A leading exponent of phenomenology, the study of how things appear to us the way we are in the world and experience it.
Merlot Ponty argued that knowledge comes through the body.
Catherine Morris from Oxford University believes Merlot Ponty deserves wider recognition.
Catherine Morris, welcome to philosophy Bites.
Thank you.
The topic we're going to focus on is Merleau Ponty and the body.
Just to begin, who was Merleau Ponty?
Merleau Ponty was a 20th century philosopher, a friend and a colleague of Jean Paul Sartre and Simone de Beauvoir.
And he lectured partly in philosophy.
One of the things that's kind of interesting about him was that he engaged very much with the human sciences, anthropology, sociology and especially psychology.

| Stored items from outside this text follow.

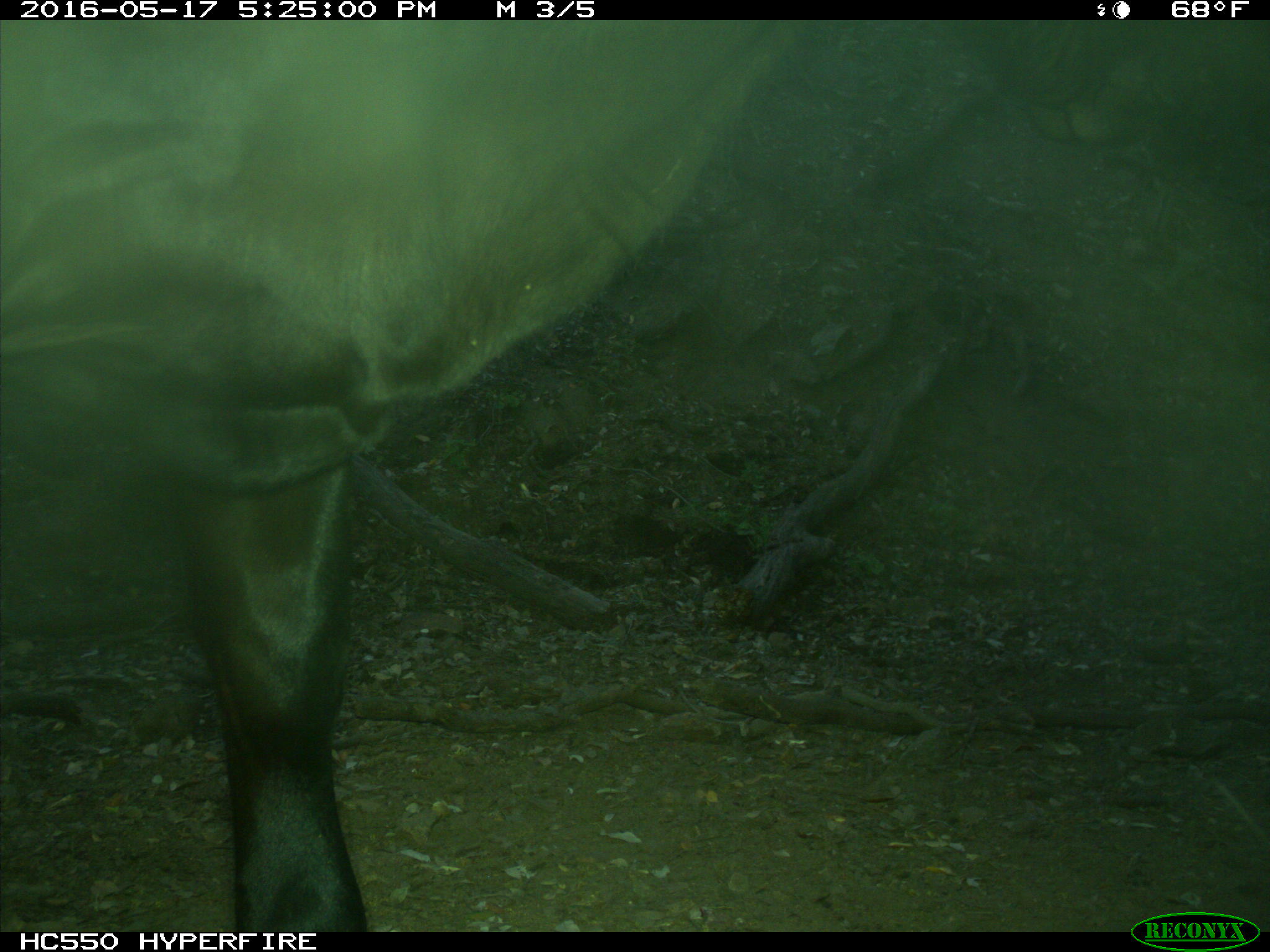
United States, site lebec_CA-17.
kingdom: Animalia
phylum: Chordata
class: Mammalia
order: Artiodactyla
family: Bovidae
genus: Bos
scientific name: Bos taurus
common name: domestic cow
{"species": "Bos taurus (domestic cow)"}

He died terribly young, in his early fifties, but when he died, he held the chair in child psychology and pedagogy, which he took over from pioget.
You may have heard of Melo Ponte.
Was a phenomenologist, difficult word to say, but what does it mean?
Phenomenology is a very broad way of doing philosophy, kind of devised by Edmund Husserl and then taken up in various forms by people like Martin Heidegger and Jean Paul Sartre, and then Mel Ponty and various others since then.